Saturday, February 6, 2010

Day 24

Name: Melva Garrett-Campbell

Profession: Owner of Creative Designs by Melva, Team Leader for Mary Kay Cosmetics

Location: Her home in Scottsdale, Arizona

Question: What brought you there?

Answer: My ability to adapt


As I expand my phone book to include the contacts of contacts, I’ve been able to branch out geographically and allow people the luxury of allotting me time, creating a pool of subjects that can expand on their stories and ideas in the luxury of their own homes. Though I miss the face-to-face time and can’t observe my interviewee’s gestures and environment, I have been able to have richer conversations with strangers who aren’t wary of giving personal information out to a girl on the street.


Tonight’s interview really exemplified this. Melva Garrett-Campbell, a woman who spends half of her year in Texas and the remaining in Arizona, talked to me mostly about her experiences growing up on the move and her experiences resulting from that lifestyle.

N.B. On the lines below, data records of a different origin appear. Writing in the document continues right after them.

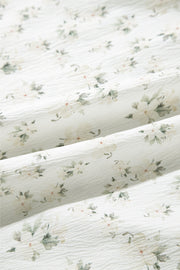 White floral smocked bodice wide-leg jumpsuit fabric detail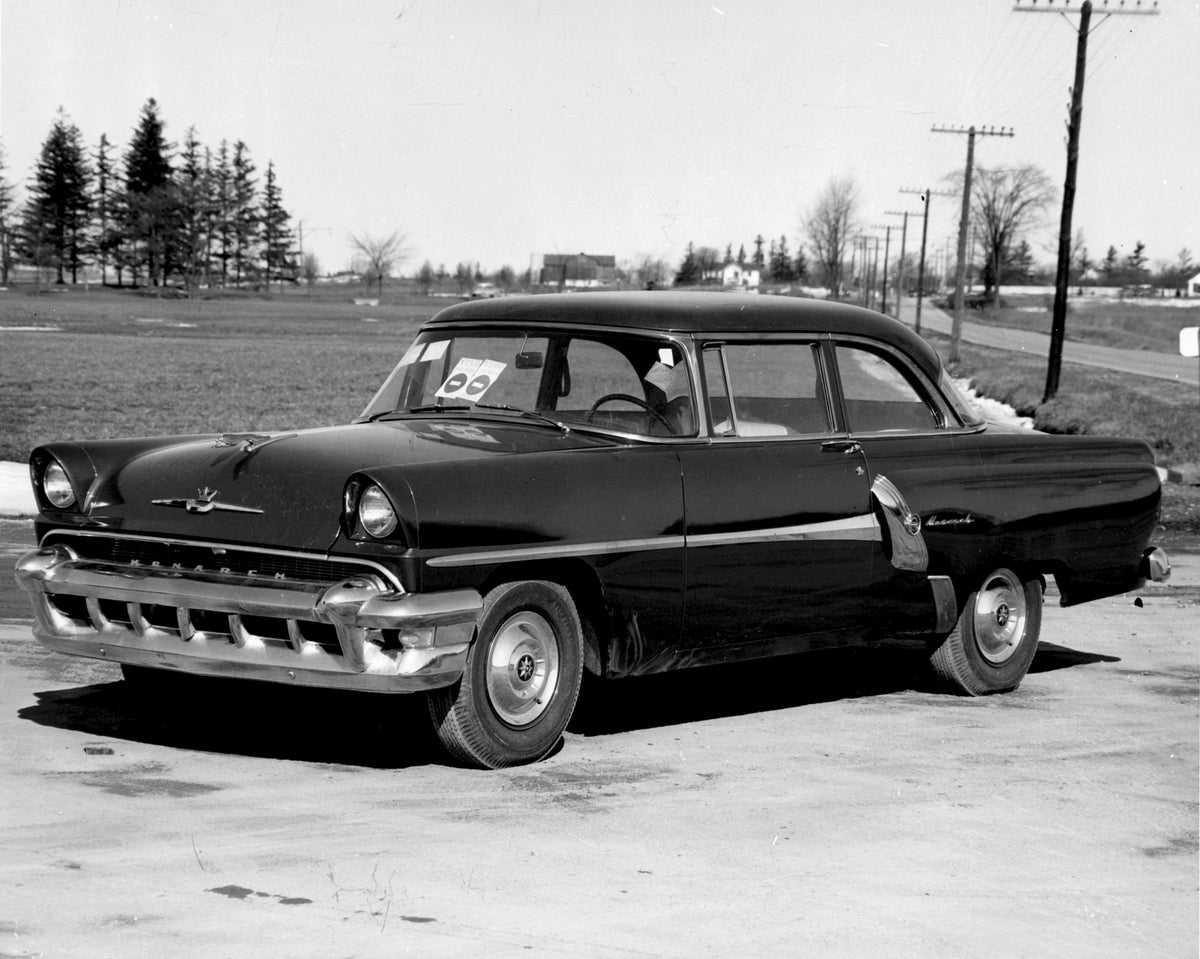 This archival image documents the 1955 Monarch Lucerne Coupe on scenic road AR-2007-5 and is preserved in the Ford Heritage Vault as part of Ford Motor Company's historic photographic archive. Free for personal, non-commercial use. Ford Heritage V...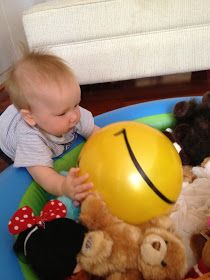 a baby sitting in a chair with a yellow ball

Garrett-Campbell’s father, a WWII veteran and land surveyor, was responsible for finding oil in the years after his service. Travelling from city to city with his team, he placed his daughter into twenty one different schools before she was able to snatch her diploma.


“In the learning curve was where the actual problem would lie, because you would go to one school and they would already have something that you need in your learning and you would go to the next school and they hadn’t had it yet,” she said. “To give you an example, telling time. You would go to one school and they hadn’t had it yet. You would go to the other school and they’d already had it. So there was a time of very much embarrassment because in the days that I was going to school, they would ask you to go out and tell them what time it was. So I would have to go out in the hall, stand there waiting, hoping somebody would walk by and tell me what time it was. Finally, the teacher realized because I stood out there so long, she came out there and asked me what was wrong and I was crying and telling her, ‘I don’t know how to tell time!’ So anyway, they realized it.”


Making and losing friends both presented the schoolgirl with a challenge and surprising advantage.


“You make friends and then you move away and you lose that friend because you lose contact. Especially when you’re real young, you can’t keep up with them, and there was no cell phones, none of that type of thing, to keep you in communication. It was strictly letters or phone calls. So those are two of the hard things,” she said. “But really the coolest thing is you get to see so many beautiful locations in the United States and you get to meet some very interesting people along the way… Someone who moves around all the time has the tendency to make a friend wherever they go.”


Garrett-Campbell did eventually settle down in her junior year of high school when she got married.


“I got married on a Friday night, went back to school on a Monday morning,” she said. “I did have to ask permission from the school board to go back to school. I also had to have permission to go receive my diploma with my classmates because married students weren’t even allowed in school at that time.”


The marriage lasted thirteen years and provided her with her three children, all of whom live in Texas.


Though her husband didn’t allow her to work, she quickly got into the job market when the relationship dissolved. Beginning with employment at J.C. Penny’s, she found her way into insurance and now owns her own business, Creative Designs by Melva. She sells jewelry and women’s accessories from her home, in addition to the sales she makes as a consultant for Mary Kay Cosmetics.


Right now, however, all of these ventures are on hold. The entrepreneur tore a tendon in her foot, limiting her to a scooter until she recovers from her surgery scheduled for February 24th.


Describing herself as a “born-again believer,” Garrett-Campbell finds the most joy in God, country dancing, painting, photography, and her children, grandchildren, and great-grandchildren.